Online Database of Anti-Slavery and Anti-segregation Petitions

I ran across this via Boston1775.blogspot.com:

Yesterday saw the official debut of the Digital Archive of Massachusetts Anti-Slavery and Anti-Segregation Petitions. This online database is a collaboration between the Massachusetts Archives and Harvard’s Radcliffe Institute, Center for American Political Studies, and Hutchins Center for African and African American Research.

So I checked it out, looking for Topsfield, of course. I found three items which should be seen here: http://goo.gl/zOxCEE

There are only three:

1840 To the U.S. House of Representatives to remove the gag rule which is from Topsfield directly;

1845 To the Committee on Public Charitable Institutions of the Massachusetts House of Representatives for “Support for asylum for discharged convicts” which was a wide area petition with some Topsfield residents identified;

1861 To the Committee on Personal Liberty for the repeal of the Personal Liberty Laws

The formatting is not easy for the general reader to figure out but you can see the original petitions and there is a transcription of the names.

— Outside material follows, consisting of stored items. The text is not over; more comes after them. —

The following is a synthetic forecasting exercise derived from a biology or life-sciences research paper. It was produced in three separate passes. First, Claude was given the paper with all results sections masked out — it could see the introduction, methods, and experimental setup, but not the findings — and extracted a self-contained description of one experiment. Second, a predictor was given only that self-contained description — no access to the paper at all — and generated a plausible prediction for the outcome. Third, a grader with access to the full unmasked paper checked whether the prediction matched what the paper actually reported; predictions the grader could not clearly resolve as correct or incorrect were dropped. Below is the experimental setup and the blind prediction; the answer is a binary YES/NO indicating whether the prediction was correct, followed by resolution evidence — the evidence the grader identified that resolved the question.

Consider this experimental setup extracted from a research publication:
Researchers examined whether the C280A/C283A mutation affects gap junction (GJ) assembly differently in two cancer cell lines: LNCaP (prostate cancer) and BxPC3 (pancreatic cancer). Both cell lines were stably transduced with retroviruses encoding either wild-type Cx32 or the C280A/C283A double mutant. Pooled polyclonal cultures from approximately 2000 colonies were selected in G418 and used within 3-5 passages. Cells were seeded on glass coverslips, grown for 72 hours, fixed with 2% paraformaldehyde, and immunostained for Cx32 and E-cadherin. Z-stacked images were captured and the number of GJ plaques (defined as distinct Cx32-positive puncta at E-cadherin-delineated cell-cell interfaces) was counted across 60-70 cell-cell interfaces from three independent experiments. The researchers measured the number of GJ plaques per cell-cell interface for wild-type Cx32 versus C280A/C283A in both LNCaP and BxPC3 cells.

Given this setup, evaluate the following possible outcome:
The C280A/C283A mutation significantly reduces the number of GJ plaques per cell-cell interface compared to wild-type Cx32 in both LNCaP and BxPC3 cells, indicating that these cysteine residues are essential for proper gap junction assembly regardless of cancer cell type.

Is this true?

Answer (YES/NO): YES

They cover my subject topic only tangentially but it is interesting to see who signed it. There are some familiar names there.

Beginning

The purpose of this blog is to document my journey on researching the existence of slavery in Topsfield.

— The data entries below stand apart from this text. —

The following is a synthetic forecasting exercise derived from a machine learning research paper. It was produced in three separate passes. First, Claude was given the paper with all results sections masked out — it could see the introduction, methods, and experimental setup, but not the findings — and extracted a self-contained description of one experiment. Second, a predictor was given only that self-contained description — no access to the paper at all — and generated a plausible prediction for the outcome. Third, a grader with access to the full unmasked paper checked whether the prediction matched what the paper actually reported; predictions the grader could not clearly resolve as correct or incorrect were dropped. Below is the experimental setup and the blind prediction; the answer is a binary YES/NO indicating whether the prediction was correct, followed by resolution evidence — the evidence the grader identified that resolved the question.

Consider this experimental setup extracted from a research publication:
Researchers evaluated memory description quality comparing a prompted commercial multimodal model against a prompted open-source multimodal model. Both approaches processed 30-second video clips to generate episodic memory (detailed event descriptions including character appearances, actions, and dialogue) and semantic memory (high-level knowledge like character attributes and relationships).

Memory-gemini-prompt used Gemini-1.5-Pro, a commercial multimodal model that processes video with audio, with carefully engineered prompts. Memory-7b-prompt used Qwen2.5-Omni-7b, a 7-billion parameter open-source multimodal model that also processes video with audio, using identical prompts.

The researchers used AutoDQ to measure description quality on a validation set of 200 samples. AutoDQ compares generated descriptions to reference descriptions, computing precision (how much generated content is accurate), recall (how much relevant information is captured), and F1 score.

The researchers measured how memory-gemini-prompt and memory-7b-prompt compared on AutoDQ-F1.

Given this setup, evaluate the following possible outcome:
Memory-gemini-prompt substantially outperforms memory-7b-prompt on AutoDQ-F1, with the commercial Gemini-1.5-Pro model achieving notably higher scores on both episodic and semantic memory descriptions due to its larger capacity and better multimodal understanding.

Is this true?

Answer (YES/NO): YES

I”ll begin with the caveats. I’m not a trained academic historian nor a public historian. I’m also not a genealogist, librarian or a member of any of the other professions that usually do historical research. All I can lay claim to is having taken a few graduate courses and read a large set of academic histories and journal articles (yeah JStor!)

Eleven months from now I’m committed to giving a presentation to the Topsfield Historical Society on how slavery existed in Topsfield and in Massachusetts and how it ended. I plan to dig into the archives (our own and wherever else there might be something useful) to find whatever documentary record has been left.

Frankly, I don’t expect to find much. Others have successfully done this in Concord and Burlington but both those towns were larger and richer than Topsfield has ever been. I hope to find at least the names of some enslaved people in Topsfield and the names of their owners.

I’ll have to extrapolate from the work of other historians on slavery in New England. I took a course this fall at Salem State University on this topic so I have some works with which to begin.

My biggest problem is really going to be containing my reading of secondary sources within doable boundaries. Besides the work done on slavery in the New England colonies, I’m thinking about connections to Barbados and the other English slave colonies in the Caribbean, the intercolonial slave trade, the New England economy, the English and Scottish and Irish economies until I’m in danger of starting with the dawn of time (which seems to be when slavery started as well.)

My hope is the discipline of blogging about my activities will constrain my searches.